The configuration parameters for the extraction agent.
chunk_mode: Optional[Literal["PAGE", "SECTION"]]
The mode to use for chunking the document.
Deprecatedcitation_bbox: Optional[bool]
Whether to fetch citation bounding boxes for the extraction. Only available in PREMIUM mode. Deprecated: this is now synonymous with cite_sources.
cite_sources: Optional[bool]
Whether to cite sources for the extraction.
confidence_scores: Optional[bool]
Whether to fetch confidence scores for the extraction.
extract_model: Optional[Union[Literal["openai-gpt-4-1", "openai-gpt-4-1-mini", "openai-gpt-4-1-nano", 8 more], str, null]]
The extract model to use for data extraction.

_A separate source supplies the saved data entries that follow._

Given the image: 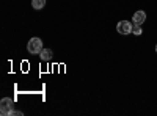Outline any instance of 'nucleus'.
Listing matches in <instances>:
<instances>
[{
	"mask_svg": "<svg viewBox=\"0 0 157 116\" xmlns=\"http://www.w3.org/2000/svg\"><path fill=\"white\" fill-rule=\"evenodd\" d=\"M27 50L32 54V55H36L39 54L43 50V41H41V38H32V39L29 41L27 44Z\"/></svg>",
	"mask_w": 157,
	"mask_h": 116,
	"instance_id": "1",
	"label": "nucleus"
},
{
	"mask_svg": "<svg viewBox=\"0 0 157 116\" xmlns=\"http://www.w3.org/2000/svg\"><path fill=\"white\" fill-rule=\"evenodd\" d=\"M0 113H2L3 116L14 113V110H13V99H10V97L2 99V102H0Z\"/></svg>",
	"mask_w": 157,
	"mask_h": 116,
	"instance_id": "2",
	"label": "nucleus"
},
{
	"mask_svg": "<svg viewBox=\"0 0 157 116\" xmlns=\"http://www.w3.org/2000/svg\"><path fill=\"white\" fill-rule=\"evenodd\" d=\"M132 27H134V25L130 22L121 21V22H118L116 30H118V33H121V35H129V33H132Z\"/></svg>",
	"mask_w": 157,
	"mask_h": 116,
	"instance_id": "3",
	"label": "nucleus"
},
{
	"mask_svg": "<svg viewBox=\"0 0 157 116\" xmlns=\"http://www.w3.org/2000/svg\"><path fill=\"white\" fill-rule=\"evenodd\" d=\"M145 21H146V13L145 11H137L135 14H134V17H132V22L137 24V25L143 24Z\"/></svg>",
	"mask_w": 157,
	"mask_h": 116,
	"instance_id": "4",
	"label": "nucleus"
},
{
	"mask_svg": "<svg viewBox=\"0 0 157 116\" xmlns=\"http://www.w3.org/2000/svg\"><path fill=\"white\" fill-rule=\"evenodd\" d=\"M39 57H41L43 61H50L52 57H54V52H52L50 49H43L41 52H39Z\"/></svg>",
	"mask_w": 157,
	"mask_h": 116,
	"instance_id": "5",
	"label": "nucleus"
},
{
	"mask_svg": "<svg viewBox=\"0 0 157 116\" xmlns=\"http://www.w3.org/2000/svg\"><path fill=\"white\" fill-rule=\"evenodd\" d=\"M46 2L47 0H32V6L35 9H43L46 6Z\"/></svg>",
	"mask_w": 157,
	"mask_h": 116,
	"instance_id": "6",
	"label": "nucleus"
},
{
	"mask_svg": "<svg viewBox=\"0 0 157 116\" xmlns=\"http://www.w3.org/2000/svg\"><path fill=\"white\" fill-rule=\"evenodd\" d=\"M132 33H134V35H137V36H140V35L143 33V30H141V27H140V25L134 24V27H132Z\"/></svg>",
	"mask_w": 157,
	"mask_h": 116,
	"instance_id": "7",
	"label": "nucleus"
},
{
	"mask_svg": "<svg viewBox=\"0 0 157 116\" xmlns=\"http://www.w3.org/2000/svg\"><path fill=\"white\" fill-rule=\"evenodd\" d=\"M155 52H157V46H155Z\"/></svg>",
	"mask_w": 157,
	"mask_h": 116,
	"instance_id": "8",
	"label": "nucleus"
}]
</instances>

If not provided, uses the default for the extraction mode.
Literal["openai-gpt-4-1", "openai-gpt-4-1-mini", "openai-gpt-4-1-nano", 8 more]
Extract model options.
extraction_mode: Optional[Literal["FAST", "BALANCED", "PREMIUM", "MULTIMODAL"]]

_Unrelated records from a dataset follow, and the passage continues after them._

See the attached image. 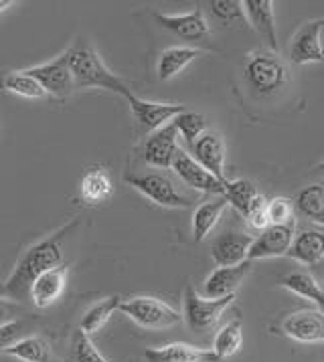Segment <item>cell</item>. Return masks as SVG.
I'll return each instance as SVG.
<instances>
[{
    "label": "cell",
    "mask_w": 324,
    "mask_h": 362,
    "mask_svg": "<svg viewBox=\"0 0 324 362\" xmlns=\"http://www.w3.org/2000/svg\"><path fill=\"white\" fill-rule=\"evenodd\" d=\"M13 4H15L13 0H0V13H4V11H6V8H11Z\"/></svg>",
    "instance_id": "f35d334b"
},
{
    "label": "cell",
    "mask_w": 324,
    "mask_h": 362,
    "mask_svg": "<svg viewBox=\"0 0 324 362\" xmlns=\"http://www.w3.org/2000/svg\"><path fill=\"white\" fill-rule=\"evenodd\" d=\"M79 194L83 199V203L91 204H102L105 201H110V197L114 194V182L112 176L108 174L105 168H89L88 173L83 174L81 185H79Z\"/></svg>",
    "instance_id": "44dd1931"
},
{
    "label": "cell",
    "mask_w": 324,
    "mask_h": 362,
    "mask_svg": "<svg viewBox=\"0 0 324 362\" xmlns=\"http://www.w3.org/2000/svg\"><path fill=\"white\" fill-rule=\"evenodd\" d=\"M245 79L258 98H272L288 83V67L278 53H253L245 65Z\"/></svg>",
    "instance_id": "3957f363"
},
{
    "label": "cell",
    "mask_w": 324,
    "mask_h": 362,
    "mask_svg": "<svg viewBox=\"0 0 324 362\" xmlns=\"http://www.w3.org/2000/svg\"><path fill=\"white\" fill-rule=\"evenodd\" d=\"M203 53L199 49L191 47H168L164 49L156 63V73L161 81H168L173 77H177L189 63H192L197 57H201Z\"/></svg>",
    "instance_id": "cb8c5ba5"
},
{
    "label": "cell",
    "mask_w": 324,
    "mask_h": 362,
    "mask_svg": "<svg viewBox=\"0 0 324 362\" xmlns=\"http://www.w3.org/2000/svg\"><path fill=\"white\" fill-rule=\"evenodd\" d=\"M156 23L162 29L170 30L173 35H177L183 41H191V43H199V41H207L211 29H209V21L205 18V13L197 6L187 15H164V13H156L154 15Z\"/></svg>",
    "instance_id": "8fae6325"
},
{
    "label": "cell",
    "mask_w": 324,
    "mask_h": 362,
    "mask_svg": "<svg viewBox=\"0 0 324 362\" xmlns=\"http://www.w3.org/2000/svg\"><path fill=\"white\" fill-rule=\"evenodd\" d=\"M288 257L312 267L318 265L324 259V233L310 231V229L298 233L288 251Z\"/></svg>",
    "instance_id": "603a6c76"
},
{
    "label": "cell",
    "mask_w": 324,
    "mask_h": 362,
    "mask_svg": "<svg viewBox=\"0 0 324 362\" xmlns=\"http://www.w3.org/2000/svg\"><path fill=\"white\" fill-rule=\"evenodd\" d=\"M260 192L255 189V185L251 180L245 178H237V180H227L225 182V190H223V197L227 199V203L236 209L239 215H248V209L250 204L255 201Z\"/></svg>",
    "instance_id": "4dcf8cb0"
},
{
    "label": "cell",
    "mask_w": 324,
    "mask_h": 362,
    "mask_svg": "<svg viewBox=\"0 0 324 362\" xmlns=\"http://www.w3.org/2000/svg\"><path fill=\"white\" fill-rule=\"evenodd\" d=\"M233 300L236 296L211 300L201 296L192 288V284H187L183 293V320L195 334H207L215 328V324L221 320L223 312L233 304Z\"/></svg>",
    "instance_id": "5b68a950"
},
{
    "label": "cell",
    "mask_w": 324,
    "mask_h": 362,
    "mask_svg": "<svg viewBox=\"0 0 324 362\" xmlns=\"http://www.w3.org/2000/svg\"><path fill=\"white\" fill-rule=\"evenodd\" d=\"M25 71L29 73L30 77H35L43 86L47 95L65 100V98H69L75 89H77L75 87L74 73H71V67H69V55H67V51H63L59 57H55L53 61H47V63H41V65L27 67Z\"/></svg>",
    "instance_id": "52a82bcc"
},
{
    "label": "cell",
    "mask_w": 324,
    "mask_h": 362,
    "mask_svg": "<svg viewBox=\"0 0 324 362\" xmlns=\"http://www.w3.org/2000/svg\"><path fill=\"white\" fill-rule=\"evenodd\" d=\"M320 23H323V25H324V16H323V18H320Z\"/></svg>",
    "instance_id": "b9f144b4"
},
{
    "label": "cell",
    "mask_w": 324,
    "mask_h": 362,
    "mask_svg": "<svg viewBox=\"0 0 324 362\" xmlns=\"http://www.w3.org/2000/svg\"><path fill=\"white\" fill-rule=\"evenodd\" d=\"M0 89L6 93L18 95V98H25V100H43L47 95L43 86L35 77H30L25 69L4 73L0 77Z\"/></svg>",
    "instance_id": "4316f807"
},
{
    "label": "cell",
    "mask_w": 324,
    "mask_h": 362,
    "mask_svg": "<svg viewBox=\"0 0 324 362\" xmlns=\"http://www.w3.org/2000/svg\"><path fill=\"white\" fill-rule=\"evenodd\" d=\"M323 281H324V274H323Z\"/></svg>",
    "instance_id": "f6af8a7d"
},
{
    "label": "cell",
    "mask_w": 324,
    "mask_h": 362,
    "mask_svg": "<svg viewBox=\"0 0 324 362\" xmlns=\"http://www.w3.org/2000/svg\"><path fill=\"white\" fill-rule=\"evenodd\" d=\"M324 25L318 21H310L302 25L294 35L290 45V59L296 65H308V63H323L324 45H323Z\"/></svg>",
    "instance_id": "5bb4252c"
},
{
    "label": "cell",
    "mask_w": 324,
    "mask_h": 362,
    "mask_svg": "<svg viewBox=\"0 0 324 362\" xmlns=\"http://www.w3.org/2000/svg\"><path fill=\"white\" fill-rule=\"evenodd\" d=\"M296 209L302 217L324 225V185H308L298 192Z\"/></svg>",
    "instance_id": "f1b7e54d"
},
{
    "label": "cell",
    "mask_w": 324,
    "mask_h": 362,
    "mask_svg": "<svg viewBox=\"0 0 324 362\" xmlns=\"http://www.w3.org/2000/svg\"><path fill=\"white\" fill-rule=\"evenodd\" d=\"M173 124H175V128H177L178 136L185 138V142H187V146H189L191 150L192 146L199 142V138L205 134L207 128L205 116H203V114H197V112H189V110L183 112Z\"/></svg>",
    "instance_id": "d6a6232c"
},
{
    "label": "cell",
    "mask_w": 324,
    "mask_h": 362,
    "mask_svg": "<svg viewBox=\"0 0 324 362\" xmlns=\"http://www.w3.org/2000/svg\"><path fill=\"white\" fill-rule=\"evenodd\" d=\"M118 312L146 330H164L183 322V314L178 310L152 296H134L122 300Z\"/></svg>",
    "instance_id": "277c9868"
},
{
    "label": "cell",
    "mask_w": 324,
    "mask_h": 362,
    "mask_svg": "<svg viewBox=\"0 0 324 362\" xmlns=\"http://www.w3.org/2000/svg\"><path fill=\"white\" fill-rule=\"evenodd\" d=\"M229 206L225 197H215L213 201H207V203L199 204L195 209V215H192V239L197 243L205 241L207 235L215 229V225L219 223V218L223 217L225 209Z\"/></svg>",
    "instance_id": "7402d4cb"
},
{
    "label": "cell",
    "mask_w": 324,
    "mask_h": 362,
    "mask_svg": "<svg viewBox=\"0 0 324 362\" xmlns=\"http://www.w3.org/2000/svg\"><path fill=\"white\" fill-rule=\"evenodd\" d=\"M209 6H211V15L215 16L223 27L243 25L248 18L243 11V2L239 0H213Z\"/></svg>",
    "instance_id": "836d02e7"
},
{
    "label": "cell",
    "mask_w": 324,
    "mask_h": 362,
    "mask_svg": "<svg viewBox=\"0 0 324 362\" xmlns=\"http://www.w3.org/2000/svg\"><path fill=\"white\" fill-rule=\"evenodd\" d=\"M280 286L284 290L292 291L294 296L308 300L312 304H316L324 312V290L320 284L306 272H290L280 279Z\"/></svg>",
    "instance_id": "484cf974"
},
{
    "label": "cell",
    "mask_w": 324,
    "mask_h": 362,
    "mask_svg": "<svg viewBox=\"0 0 324 362\" xmlns=\"http://www.w3.org/2000/svg\"><path fill=\"white\" fill-rule=\"evenodd\" d=\"M251 243H253V237L248 233H221L211 245V257L219 267H233V265L248 261Z\"/></svg>",
    "instance_id": "9a60e30c"
},
{
    "label": "cell",
    "mask_w": 324,
    "mask_h": 362,
    "mask_svg": "<svg viewBox=\"0 0 324 362\" xmlns=\"http://www.w3.org/2000/svg\"><path fill=\"white\" fill-rule=\"evenodd\" d=\"M296 227L290 225H270L265 231L253 237L248 259H270V257H284L288 255L290 247L294 243Z\"/></svg>",
    "instance_id": "9c48e42d"
},
{
    "label": "cell",
    "mask_w": 324,
    "mask_h": 362,
    "mask_svg": "<svg viewBox=\"0 0 324 362\" xmlns=\"http://www.w3.org/2000/svg\"><path fill=\"white\" fill-rule=\"evenodd\" d=\"M8 316H11V305L6 304L4 300H0V326H4V324L11 322Z\"/></svg>",
    "instance_id": "74e56055"
},
{
    "label": "cell",
    "mask_w": 324,
    "mask_h": 362,
    "mask_svg": "<svg viewBox=\"0 0 324 362\" xmlns=\"http://www.w3.org/2000/svg\"><path fill=\"white\" fill-rule=\"evenodd\" d=\"M192 158L213 176H217L223 185L227 182V178H225V142L219 134L205 132L199 138V142L192 146Z\"/></svg>",
    "instance_id": "ffe728a7"
},
{
    "label": "cell",
    "mask_w": 324,
    "mask_h": 362,
    "mask_svg": "<svg viewBox=\"0 0 324 362\" xmlns=\"http://www.w3.org/2000/svg\"><path fill=\"white\" fill-rule=\"evenodd\" d=\"M318 170H320V173L324 174V166H318Z\"/></svg>",
    "instance_id": "ab89813d"
},
{
    "label": "cell",
    "mask_w": 324,
    "mask_h": 362,
    "mask_svg": "<svg viewBox=\"0 0 324 362\" xmlns=\"http://www.w3.org/2000/svg\"><path fill=\"white\" fill-rule=\"evenodd\" d=\"M23 334H25V322L21 320H11L8 324L0 326V354L4 348H8L18 338H23Z\"/></svg>",
    "instance_id": "8d00e7d4"
},
{
    "label": "cell",
    "mask_w": 324,
    "mask_h": 362,
    "mask_svg": "<svg viewBox=\"0 0 324 362\" xmlns=\"http://www.w3.org/2000/svg\"><path fill=\"white\" fill-rule=\"evenodd\" d=\"M69 67L74 73L75 87L77 89H86V87H100V89H108L112 93H118L122 98H130L132 91L130 87L124 83V79L118 77L112 71L100 53L86 41V39H77L69 49Z\"/></svg>",
    "instance_id": "7a4b0ae2"
},
{
    "label": "cell",
    "mask_w": 324,
    "mask_h": 362,
    "mask_svg": "<svg viewBox=\"0 0 324 362\" xmlns=\"http://www.w3.org/2000/svg\"><path fill=\"white\" fill-rule=\"evenodd\" d=\"M178 150V132L175 124H168L161 130L152 132L144 142L142 156L148 166L154 168H173Z\"/></svg>",
    "instance_id": "7c38bea8"
},
{
    "label": "cell",
    "mask_w": 324,
    "mask_h": 362,
    "mask_svg": "<svg viewBox=\"0 0 324 362\" xmlns=\"http://www.w3.org/2000/svg\"><path fill=\"white\" fill-rule=\"evenodd\" d=\"M124 180L136 189L140 194H144L148 201L156 203L164 209H187L191 206V201L183 197L175 187V182L161 173H142L126 174Z\"/></svg>",
    "instance_id": "8992f818"
},
{
    "label": "cell",
    "mask_w": 324,
    "mask_h": 362,
    "mask_svg": "<svg viewBox=\"0 0 324 362\" xmlns=\"http://www.w3.org/2000/svg\"><path fill=\"white\" fill-rule=\"evenodd\" d=\"M280 330L302 344H324V312L312 308L290 312L282 320Z\"/></svg>",
    "instance_id": "ba28073f"
},
{
    "label": "cell",
    "mask_w": 324,
    "mask_h": 362,
    "mask_svg": "<svg viewBox=\"0 0 324 362\" xmlns=\"http://www.w3.org/2000/svg\"><path fill=\"white\" fill-rule=\"evenodd\" d=\"M323 362H324V352H323Z\"/></svg>",
    "instance_id": "7bdbcfd3"
},
{
    "label": "cell",
    "mask_w": 324,
    "mask_h": 362,
    "mask_svg": "<svg viewBox=\"0 0 324 362\" xmlns=\"http://www.w3.org/2000/svg\"><path fill=\"white\" fill-rule=\"evenodd\" d=\"M173 170H175V174H177L187 187L199 190V192L223 197L225 185H223L217 176H213L209 170H205L197 160L192 158L191 154H187V152L180 150L177 154V158H175Z\"/></svg>",
    "instance_id": "4fadbf2b"
},
{
    "label": "cell",
    "mask_w": 324,
    "mask_h": 362,
    "mask_svg": "<svg viewBox=\"0 0 324 362\" xmlns=\"http://www.w3.org/2000/svg\"><path fill=\"white\" fill-rule=\"evenodd\" d=\"M294 201H290L286 197H276L267 203L270 225H290V223H294Z\"/></svg>",
    "instance_id": "e575fe53"
},
{
    "label": "cell",
    "mask_w": 324,
    "mask_h": 362,
    "mask_svg": "<svg viewBox=\"0 0 324 362\" xmlns=\"http://www.w3.org/2000/svg\"><path fill=\"white\" fill-rule=\"evenodd\" d=\"M267 199H265L264 194L260 192L258 197H255V201L250 204V209H248V223H250L253 229H258V231L262 233L265 231L267 227H270V215H267Z\"/></svg>",
    "instance_id": "d590c367"
},
{
    "label": "cell",
    "mask_w": 324,
    "mask_h": 362,
    "mask_svg": "<svg viewBox=\"0 0 324 362\" xmlns=\"http://www.w3.org/2000/svg\"><path fill=\"white\" fill-rule=\"evenodd\" d=\"M53 362H63V361H53Z\"/></svg>",
    "instance_id": "ee69618b"
},
{
    "label": "cell",
    "mask_w": 324,
    "mask_h": 362,
    "mask_svg": "<svg viewBox=\"0 0 324 362\" xmlns=\"http://www.w3.org/2000/svg\"><path fill=\"white\" fill-rule=\"evenodd\" d=\"M251 274V261H243L233 267H217L211 276L203 281V296L211 300H219L227 296H236L237 288L243 284V279Z\"/></svg>",
    "instance_id": "2e32d148"
},
{
    "label": "cell",
    "mask_w": 324,
    "mask_h": 362,
    "mask_svg": "<svg viewBox=\"0 0 324 362\" xmlns=\"http://www.w3.org/2000/svg\"><path fill=\"white\" fill-rule=\"evenodd\" d=\"M245 16L250 18L251 27L265 41L272 53H278V27H276V11L272 0H245L243 2Z\"/></svg>",
    "instance_id": "d6986e66"
},
{
    "label": "cell",
    "mask_w": 324,
    "mask_h": 362,
    "mask_svg": "<svg viewBox=\"0 0 324 362\" xmlns=\"http://www.w3.org/2000/svg\"><path fill=\"white\" fill-rule=\"evenodd\" d=\"M2 354L13 356L16 361L23 362H53L51 346L41 336H23L8 348L2 350Z\"/></svg>",
    "instance_id": "d4e9b609"
},
{
    "label": "cell",
    "mask_w": 324,
    "mask_h": 362,
    "mask_svg": "<svg viewBox=\"0 0 324 362\" xmlns=\"http://www.w3.org/2000/svg\"><path fill=\"white\" fill-rule=\"evenodd\" d=\"M120 304H122V298L120 296H110V298H103L102 302L93 304L86 312V316L81 318L79 328L86 334H96L102 330L103 326L108 324V320L114 316V312H118Z\"/></svg>",
    "instance_id": "83f0119b"
},
{
    "label": "cell",
    "mask_w": 324,
    "mask_h": 362,
    "mask_svg": "<svg viewBox=\"0 0 324 362\" xmlns=\"http://www.w3.org/2000/svg\"><path fill=\"white\" fill-rule=\"evenodd\" d=\"M67 362H110L102 352L96 348L91 336L86 334L81 328H77L71 334L69 340V361Z\"/></svg>",
    "instance_id": "1f68e13d"
},
{
    "label": "cell",
    "mask_w": 324,
    "mask_h": 362,
    "mask_svg": "<svg viewBox=\"0 0 324 362\" xmlns=\"http://www.w3.org/2000/svg\"><path fill=\"white\" fill-rule=\"evenodd\" d=\"M148 362H223L213 348H199L187 342H170L144 352Z\"/></svg>",
    "instance_id": "ac0fdd59"
},
{
    "label": "cell",
    "mask_w": 324,
    "mask_h": 362,
    "mask_svg": "<svg viewBox=\"0 0 324 362\" xmlns=\"http://www.w3.org/2000/svg\"><path fill=\"white\" fill-rule=\"evenodd\" d=\"M67 279H69V269L67 265L53 267L49 272H45L43 276L35 279V284L30 286V302L35 308L45 310L49 305H53L61 296L67 290Z\"/></svg>",
    "instance_id": "e0dca14e"
},
{
    "label": "cell",
    "mask_w": 324,
    "mask_h": 362,
    "mask_svg": "<svg viewBox=\"0 0 324 362\" xmlns=\"http://www.w3.org/2000/svg\"><path fill=\"white\" fill-rule=\"evenodd\" d=\"M318 166H324V160H323V162H320V164H318Z\"/></svg>",
    "instance_id": "60d3db41"
},
{
    "label": "cell",
    "mask_w": 324,
    "mask_h": 362,
    "mask_svg": "<svg viewBox=\"0 0 324 362\" xmlns=\"http://www.w3.org/2000/svg\"><path fill=\"white\" fill-rule=\"evenodd\" d=\"M77 223H69L65 227H61L59 231L51 233L49 237H45L41 241L33 243V245L18 257L15 263V269L11 272V276L6 277L2 293L13 298V300H25L30 293V286L35 284V279L43 276L45 272L63 265V251L61 243L63 239L74 231Z\"/></svg>",
    "instance_id": "6da1fadb"
},
{
    "label": "cell",
    "mask_w": 324,
    "mask_h": 362,
    "mask_svg": "<svg viewBox=\"0 0 324 362\" xmlns=\"http://www.w3.org/2000/svg\"><path fill=\"white\" fill-rule=\"evenodd\" d=\"M241 346H243V328H241V320L236 318L227 322L217 332L215 342H213V350L221 361H225V358L236 356Z\"/></svg>",
    "instance_id": "f546056e"
},
{
    "label": "cell",
    "mask_w": 324,
    "mask_h": 362,
    "mask_svg": "<svg viewBox=\"0 0 324 362\" xmlns=\"http://www.w3.org/2000/svg\"><path fill=\"white\" fill-rule=\"evenodd\" d=\"M130 110H132L134 117L140 122L142 128L150 132H156L173 124L183 112H187V107L183 103H164V102H148L138 95H130L128 98Z\"/></svg>",
    "instance_id": "30bf717a"
}]
</instances>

The extraction mode specified (FAST, BALANCED, MULTIMODAL, PREMIUM).
extraction_target: Optional[Literal["PER_DOC", "PER_PAGE", "PER_TABLE_ROW"]]

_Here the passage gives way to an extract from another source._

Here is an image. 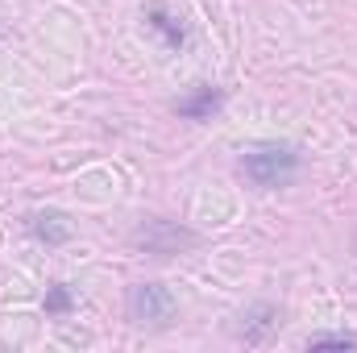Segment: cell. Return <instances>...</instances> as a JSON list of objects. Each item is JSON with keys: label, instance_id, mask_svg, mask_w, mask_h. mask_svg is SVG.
Returning <instances> with one entry per match:
<instances>
[{"label": "cell", "instance_id": "obj_1", "mask_svg": "<svg viewBox=\"0 0 357 353\" xmlns=\"http://www.w3.org/2000/svg\"><path fill=\"white\" fill-rule=\"evenodd\" d=\"M299 150L291 142H258L241 154V171L254 187H287L291 179L299 175Z\"/></svg>", "mask_w": 357, "mask_h": 353}, {"label": "cell", "instance_id": "obj_2", "mask_svg": "<svg viewBox=\"0 0 357 353\" xmlns=\"http://www.w3.org/2000/svg\"><path fill=\"white\" fill-rule=\"evenodd\" d=\"M175 316V295L162 283H137L129 287V320L142 329H167Z\"/></svg>", "mask_w": 357, "mask_h": 353}, {"label": "cell", "instance_id": "obj_3", "mask_svg": "<svg viewBox=\"0 0 357 353\" xmlns=\"http://www.w3.org/2000/svg\"><path fill=\"white\" fill-rule=\"evenodd\" d=\"M133 241L146 250V254H158V258H171V254H183V250H195L199 246V233H191L187 225H175V220H146Z\"/></svg>", "mask_w": 357, "mask_h": 353}, {"label": "cell", "instance_id": "obj_4", "mask_svg": "<svg viewBox=\"0 0 357 353\" xmlns=\"http://www.w3.org/2000/svg\"><path fill=\"white\" fill-rule=\"evenodd\" d=\"M220 104H225V91L212 88V84H199V88L187 91L183 100H175V112L183 121H212L220 112Z\"/></svg>", "mask_w": 357, "mask_h": 353}, {"label": "cell", "instance_id": "obj_5", "mask_svg": "<svg viewBox=\"0 0 357 353\" xmlns=\"http://www.w3.org/2000/svg\"><path fill=\"white\" fill-rule=\"evenodd\" d=\"M274 329H278V308L258 303V308H250V312L241 316V324H237V337H241L245 345H262Z\"/></svg>", "mask_w": 357, "mask_h": 353}, {"label": "cell", "instance_id": "obj_6", "mask_svg": "<svg viewBox=\"0 0 357 353\" xmlns=\"http://www.w3.org/2000/svg\"><path fill=\"white\" fill-rule=\"evenodd\" d=\"M146 21H150V29H154L171 50H183V46H187V25H183V17H175L171 8L150 4V8H146Z\"/></svg>", "mask_w": 357, "mask_h": 353}, {"label": "cell", "instance_id": "obj_7", "mask_svg": "<svg viewBox=\"0 0 357 353\" xmlns=\"http://www.w3.org/2000/svg\"><path fill=\"white\" fill-rule=\"evenodd\" d=\"M29 233L42 246H67L71 241V220L63 212H33L29 216Z\"/></svg>", "mask_w": 357, "mask_h": 353}, {"label": "cell", "instance_id": "obj_8", "mask_svg": "<svg viewBox=\"0 0 357 353\" xmlns=\"http://www.w3.org/2000/svg\"><path fill=\"white\" fill-rule=\"evenodd\" d=\"M312 350H357V337L354 333H316L307 337Z\"/></svg>", "mask_w": 357, "mask_h": 353}, {"label": "cell", "instance_id": "obj_9", "mask_svg": "<svg viewBox=\"0 0 357 353\" xmlns=\"http://www.w3.org/2000/svg\"><path fill=\"white\" fill-rule=\"evenodd\" d=\"M46 312H50V316L71 312V291H67V283H54V287L46 291Z\"/></svg>", "mask_w": 357, "mask_h": 353}]
</instances>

The extraction target specified.
high_resolution_mode: Optional[bool]
Whether to use high resolution mode for the extraction.
invalidate_cache: Optional[bool]
Whether to invalidate the cache for the extraction.
multimodal_fast_mode: Optional[bool]
DEPRECATED: Whether to use fast mode for multimodal extraction.
num_pages_context: Optional[int]
Number of pages to pass as context on long document extraction.
page_range: Optional[str]
Comma-separated list of page numbers or ranges to extract from (1-based, e.g., '1,3,5-7,9' or '1-3,8-10').
parse_model: Optional[Literal["openai-gpt-4o", "openai-gpt-4o-mini", "openai-gpt-4-1", 23 more]]
Public model names.
priority: Optional[Literal["low", "medium", "high", "critical"]]
The priority for the request. This field may be ignored or overwritten depending on the organization tier.
system_prompt: Optional[str]
The system prompt to use for the extraction.
use_reasoning: Optional[bool]
Whether to use reasoning for the extraction.
data_schema: Dict[str, Union[Dict[str, object], List[object], str, 3 more]]
The schema of the data.
name: str
The name of the extraction agent.
project_id: str
The ID of the project that the extraction agent belongs to.
created_at: Optional[datetime]
The creation time of the extraction agent.
custom_configuration: Optional[Literal["default"]]
Custom configuration type for the extraction agent. Currently supports 'default'.
updated_at: Optional[datetime]
The last update time of the extraction agent.